Well the problem with your math there, is that it is making the assumption that they plan to have the cargo reenter inside of a standard spacecraft such as the shuttle or Dragon. With the materials they have up there, all they really need to do is build something like an iron shell, shaped in likely the shape the Soyuz re-entry capsule is shaped, with a core of the materials in question that they like, strap on a simple guidance package with a few small rocket motors and fins (for a bit later in the atmosphere) and just slam it down into the ground somewhere far away from anything useful, like the desert, or a particularly shallow point on the ocean. Sure you will lose a good bit of the iron due to re-entry effects, but who cares? It's simple iron. you just dropped 500 tons of Neodymium or whatever. Now, obviously there is the question of how big can you get before the...landing...causes you problems too large to deal with cheaply.

As far as why I believe that asteroid mining, refining, assembly plants, etc would require a manned presence? Simply because humans don't trust machines, they ESPECIALLY do not trust multi billion dollar machines to do things by themselves if they can help it (note, NASA has no choice for their probes, a near Earth Orbit asteroid mine on the other hand has a choice). And they SUPER ESPECIALLY do not trust machines to appropriately target a 500 ton meteor without a human in the loop at the launch facility.

A point that was brought up earlier is that eventually robots will be self repairing. As a roboticist I can agree that eventually you will have robots capable of performing repairs on other robots. However, for the next 20-30 years plus robots are only particularly likely to be capable of autonomous maintenance. IE: Removing a slightly damaged panel to replace it with a new one. And would be less capable of dealing with a situation where the way you remove that panel is by removing the three nearby panels, cutting the section of the framework that was impact welded to the panel when the 'incident' occured, then replacing all of the above. Robots are good with well defined repeatable tasks, they are not particularly good with unknowns or coming up with solutions on the fly. We are working on that, but if it cost you say 1 billion dollars annually to have a human on site to direct the robots at your 60 billion dollar facility that generates 30 billion annually, would you prefer that to the possibility that the facility will be unable to repair itself, or accidentally takes incorrect actions? What reason can you give me that perfectly guarentees to the investors that your robot will ALWAYS be able to keep the system in operating condition? Historical data would be nice, but how are you going to get historical data on the first one? You won't. You will only have simulations, and trust me when I say that simulation data won't get very far when it comes to guarantees to investors. Having a human on board is great. Highly versatile, ideally capable of performing any repair including ones unimaginable to the designers, able to improvise and improve the station as it operates, motivated to keep everything in working order (to not die, and also is probably being paid a truly obscene amount of money), smarter than the robots (for now anyway), etc.

> QUESTIONS ON THE MATERIAL:
(a) In the asteroid-mining post, for how long are robots expected to be capable of only autonomous maintenance?
(b) State whether each statement agrees with the asteroid-mining post, answering yes or no and quoting the words that decide it. (i) The iron shell would likely be shaped like the Soyuz re-entry capsule. (ii) Robots handle unknowns well. (iii) Historical data will be available for the first facility.
(c) Return the passage of the asteroid-mining post starting at "As far as why" and ending at "the launch facility.", copied without changes.

> INFORMATION SUPPLIED:
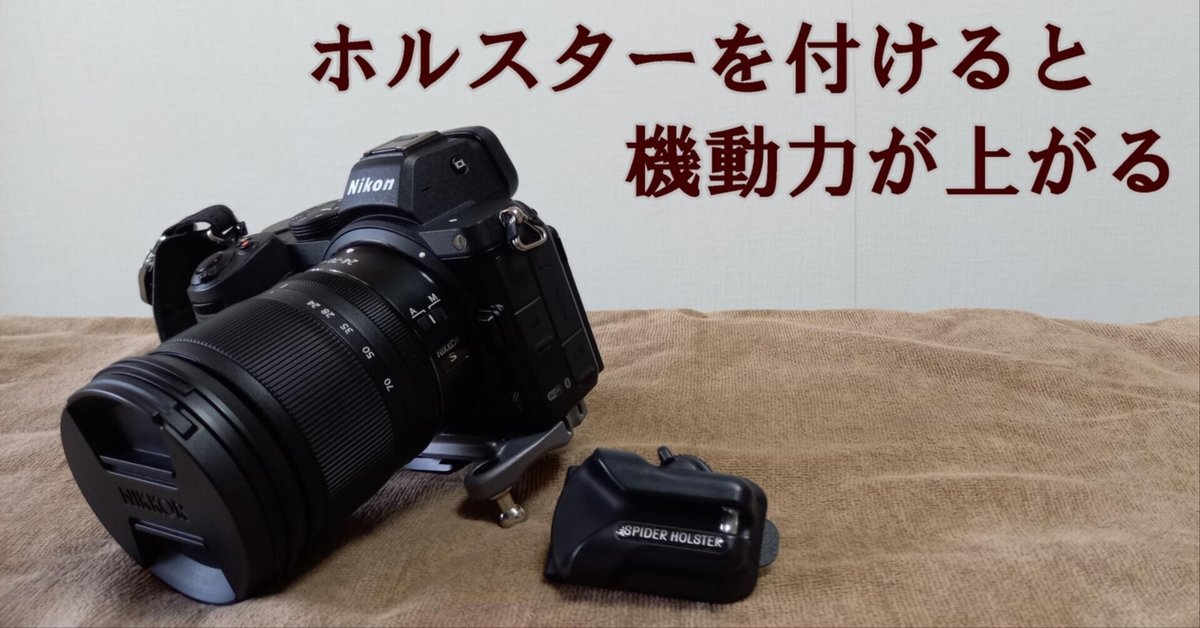 ストラップより便利なカメラホルスター（SPIDER）｜何でも正直に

> TASK RESPONSES:
(a) For the next 20-30 years plus.

(b)
(i) Yes: "shaped in likely the shape the Soyuz re-entry capsule is shaped"
(ii) No: "they are not particularly good with unknowns or coming up with solutions on the fly"
(iii) No: "how are you going to get historical data on the first one? You won't."

(c)
As far as why I believe that asteroid mining, refining, assembly plants, etc would require a manned presence? Simply because humans don't trust machines, they ESPECIALLY do not trust multi billion dollar machines to do things by themselves if they can help it (note, NASA has no choice for their probes, a near Earth Orbit asteroid mine on the other hand has a choice). And they SUPER ESPECIALLY do not trust machines to appropriately target a 500 ton meteor without a human in the loop at the launch facility.